AndyTheFactory / newspaper4k

📰 Newspaper4k a fork of the beloved Newspaper3k. Extraction of articles, titles, and metadata from news websites.
MIT License
461 stars 44 forks source link

URL parsing compatibility #626

Open Jacey0 opened 7 months ago

Jacey0 commented 7 months ago

Hi,

I'm having trouble setting up the environment for this. I'm using a conda environment on Windows and get the same problem with python 3.9, 3.10 and 3.11. I also made sure to pip install with the requirements.txt here before running pip install newspaper4k.

I will encounter this first issue

File "c:\Users...\scrape_from_urls.py", line 1, in import newspaper File "C:\Users...\site-packages\newspaper__init.py", line 17, in from .api import ( File "C:\Users...\site-packages\newspaper\api.py", line 11, in from newspaper.article import Article File "C:\Users...\site-packages\newspaper\article.py", line 28, in from .extractors import ContentExtractor File "C:\Users...\site-packages\newspaper\extractors\init__.py", line 8, in from newspaper.extractors.content_extractor import ContentExtractor File "C:\Users...\site-packages\newspaper\extractors\content_extractor.py", line 8, in from newspaper.extractors.articlebody_extractor import ArticleBodyExtractor File "C:\Users...\site-packages\newspaper\extractors\articlebody_extractor.py", line 8, in import newspaper.extractors.defines as defines File "C:\Users...\site-packages\newspaper\extractors\defines.py", line 2, in from typing_extensions import TypedDict, NotRequired ModuleNotFoundError: No module named 'typing_extensions'

No biggie, just need to pip install typing-extensions, so the import works, but then it encounters another error later when I try to call newspaper.article with any url.

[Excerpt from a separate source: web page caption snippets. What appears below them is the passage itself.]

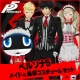 Persona 5 Maid ＆ Butler Costume SET (Japanese Ver.)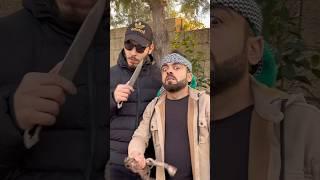 ازعر شخصين بلحارة #shorts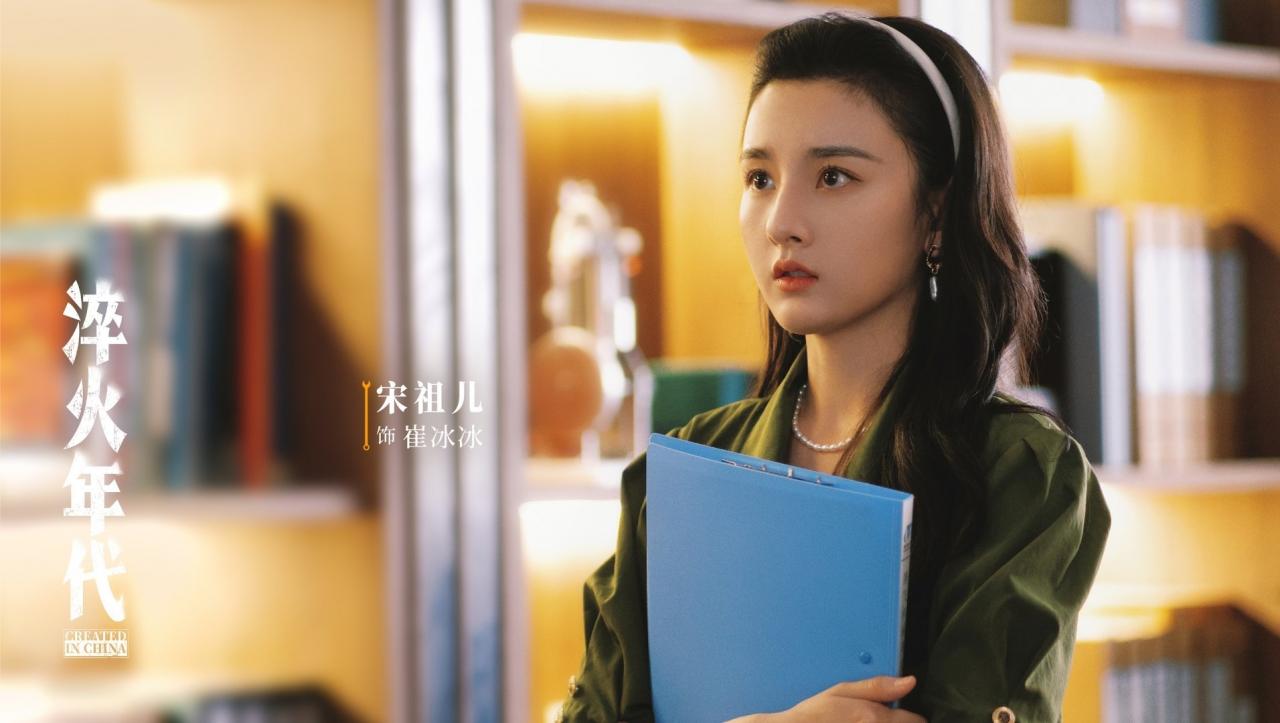 Tống Tổ Nhi lăng-xê xu hướng tóc xoăn Hong Kong-Thượng Hải [🆕🇻🇳] bazaarvietnam.vn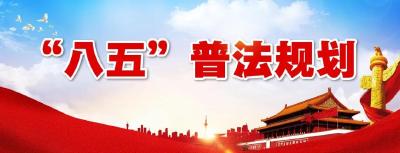 房县“八五”普法规划正式出台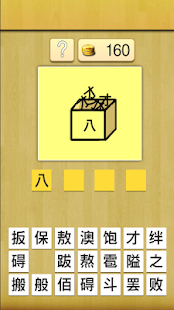 How to mod 成语你来猜 1.0 mod apk for android
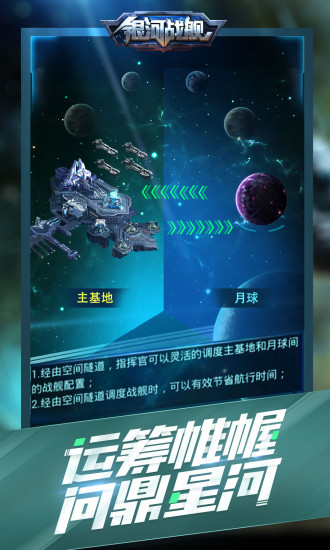 银河战舰手游礼包版
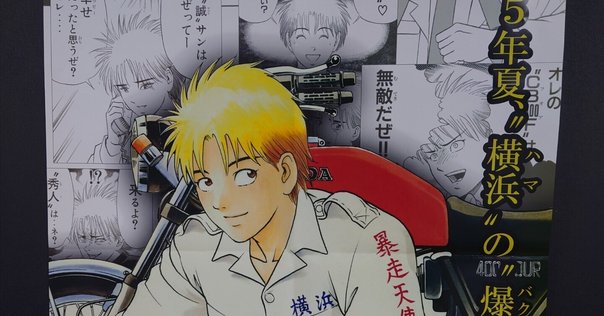 特攻の拓 復刻版 疾風伝説 特攻の拓(22) (KCデラックス) | 佐木 飛朗斗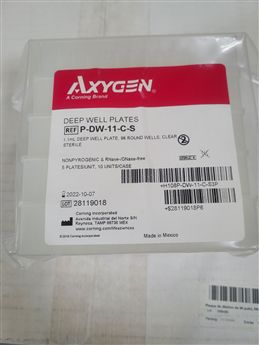 Axygen 96-well Clear Round Bottom 1.1 mL Polypropylene Deep Well Plate, 5 per Pack, Sterile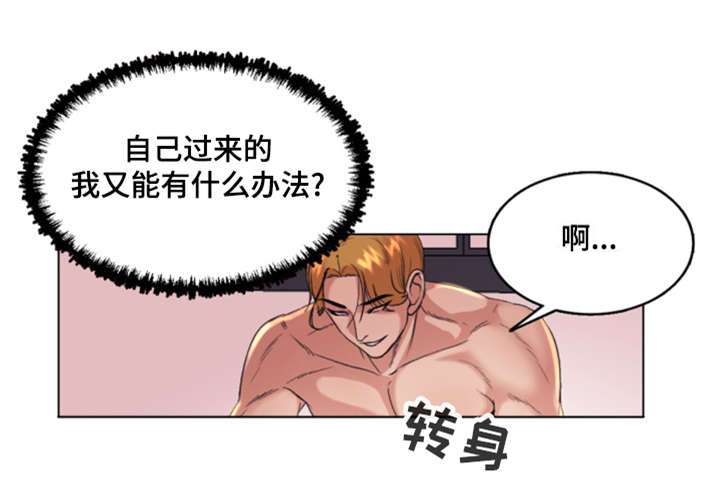 第31章：改变想法了19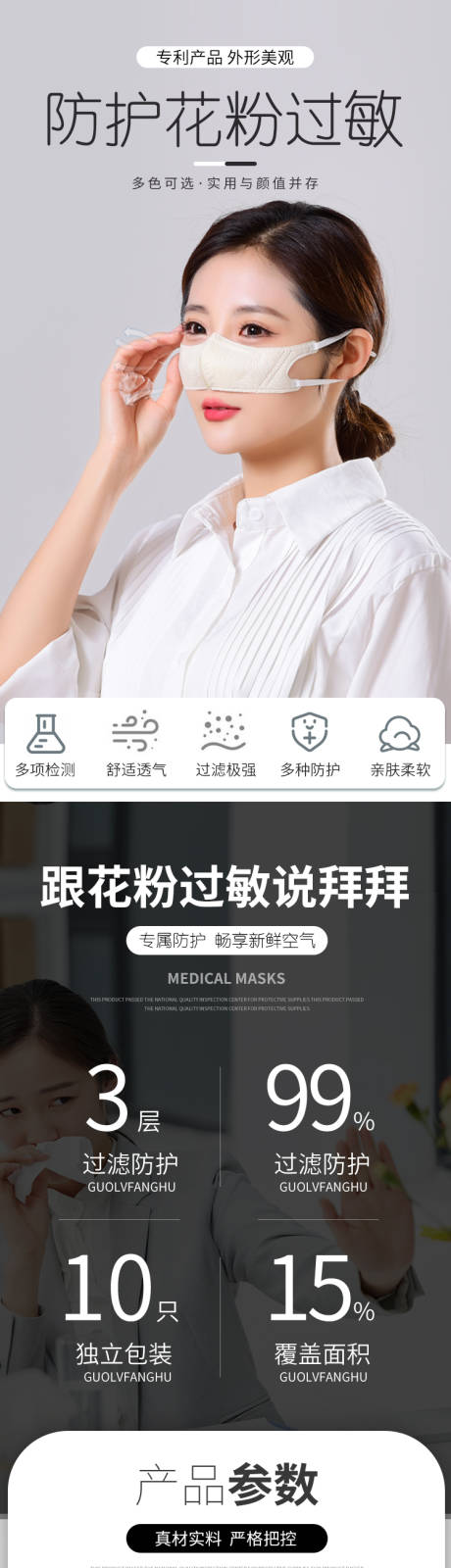 源文件下载【时尚新品鼻罩防止花粉过敏详情】编号：77720016947893795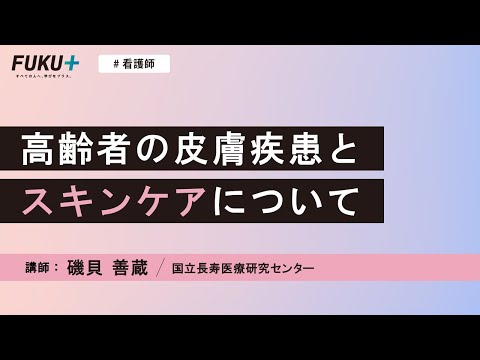 高齢者の皮膚疾患とスキンケアについて【紹介動画】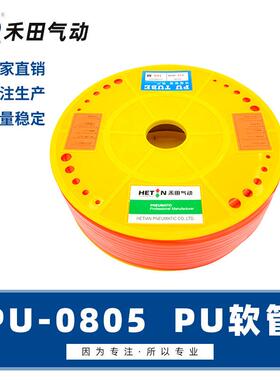 禾田气动PU气管空压软管PU4*2.5/6*4/8*5/10*6.5/12*8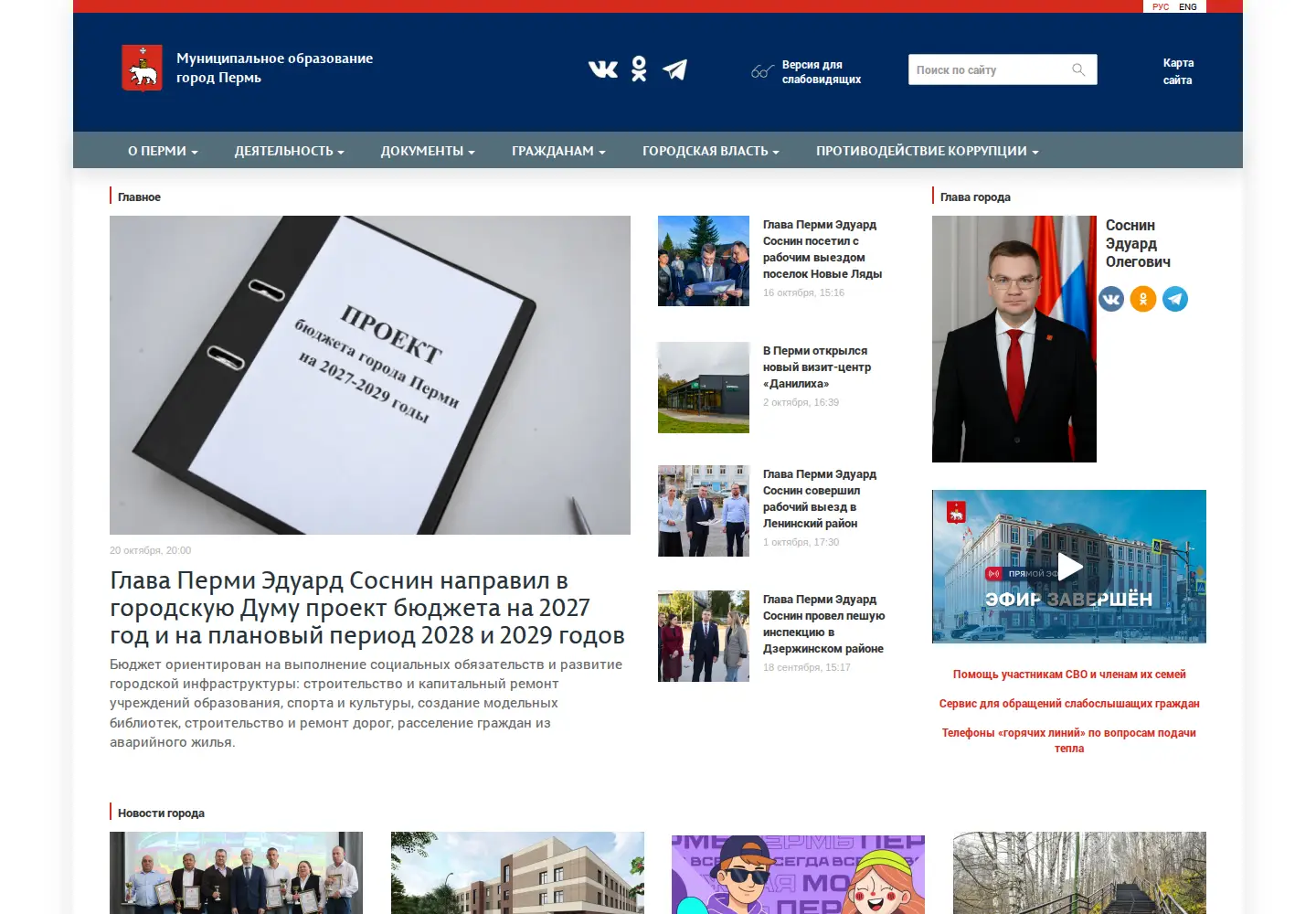 Screenshot of gorodperm.ru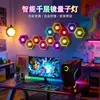 Lâmpada Quântica Espelho de Mil Camadas Lâmpada Colmeia Hexagonal Captador Controlado por Som Montagem DIY Luminária de Parede Luminária de Atmosfera para Jogos Bluetooth App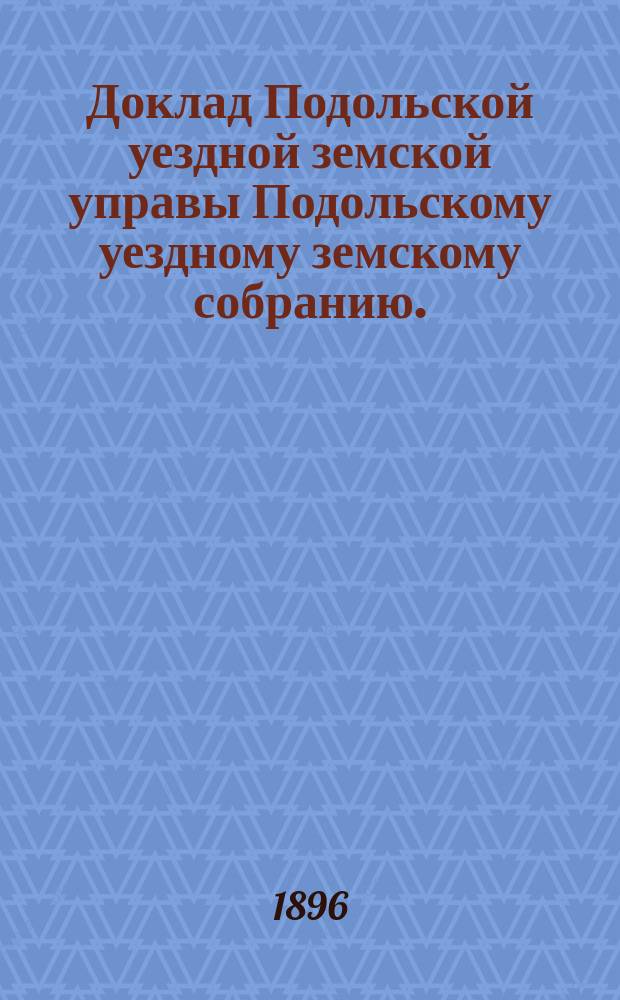 Доклад Подольской уездной земской управы Подольскому уездному земскому собранию... 1896. [2] : О погашении долгов по ссудам, выданным Губернским земством ссудо-сберегательным товариществам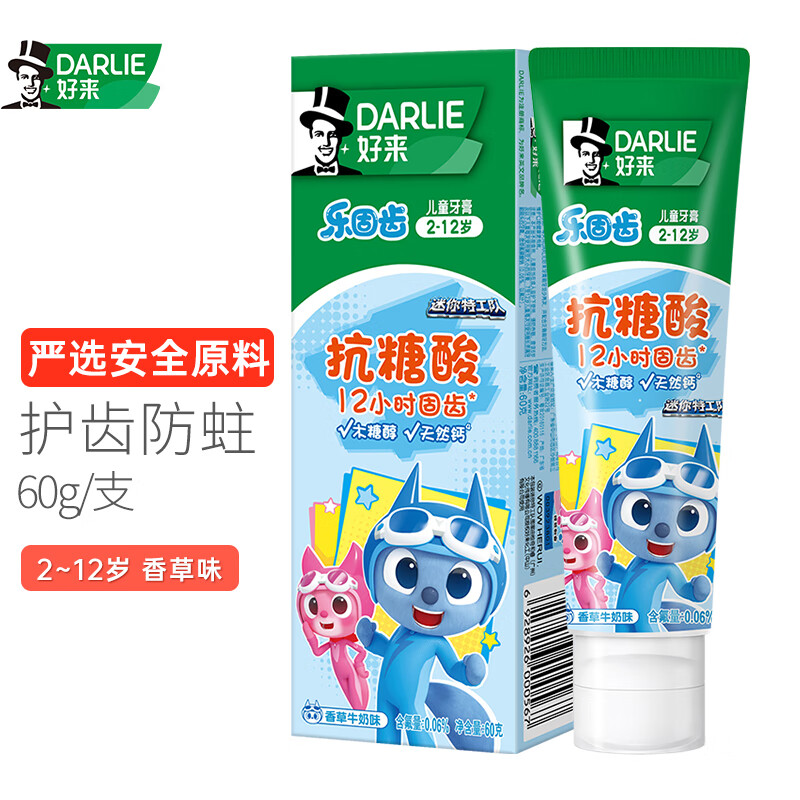 好来(DARLIE)60g乐固齿酸奶味儿童牙膏(2-6岁)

File "c:\Users...\scrape_from_urls.py", line 7, in article = newspaper.article(url) File "C:\Users...\site-packages\newspaper__init.py", line 61, in article a = Article(url, language=language, **kwargs) File "C:\Users...\site-packages\newspaper\article.py", line 195, in init__ scheme = urls.get_scheme(url) File "C:\Users...\site-packages\newspaper\urls.py", line 370, in get_scheme return urlparse(abs_url, **kwargs).scheme File "c:\Users...\lib\urllib\parse.py", line 399, in urlparse url, scheme, _coerce_result = _coerce_args(url, scheme) File "c:\Users...\lib\urllib\parse.py", line 136, in _coerce_args return _decode_args(args) + (_encode_result,) File "c:\Users...\lib\urllib\parse.py", line 120, in _decode_args return tuple(x.decode(encoding, errors) if x else '' for x in args) File "c:\Users...\lib\urllib\parse.py", line 120, in return tuple(x.decode(encoding, errors) if x else '' for x in args) AttributeError: 'builtin_function_or_method' object has no attribute 'decode'

I also tried newspaper3k and get a similar AttributeError so I'm wondering if I should be using a different urllib version (urllib3==1.26.18).

Would be great if these could be added to the requirements.txt. Thank you.

changchiyou commented 5 months ago

I encountered the error ModuleNotFoundError: No module named 'typing_extensions' while using M1 / Miniconda 3.10. However, I was able to resolve it by executing pip install typing_extensions. Following this, I did not encounter the error AttributeError: 'builtin_function_or_method' object has no attribute 'decode'.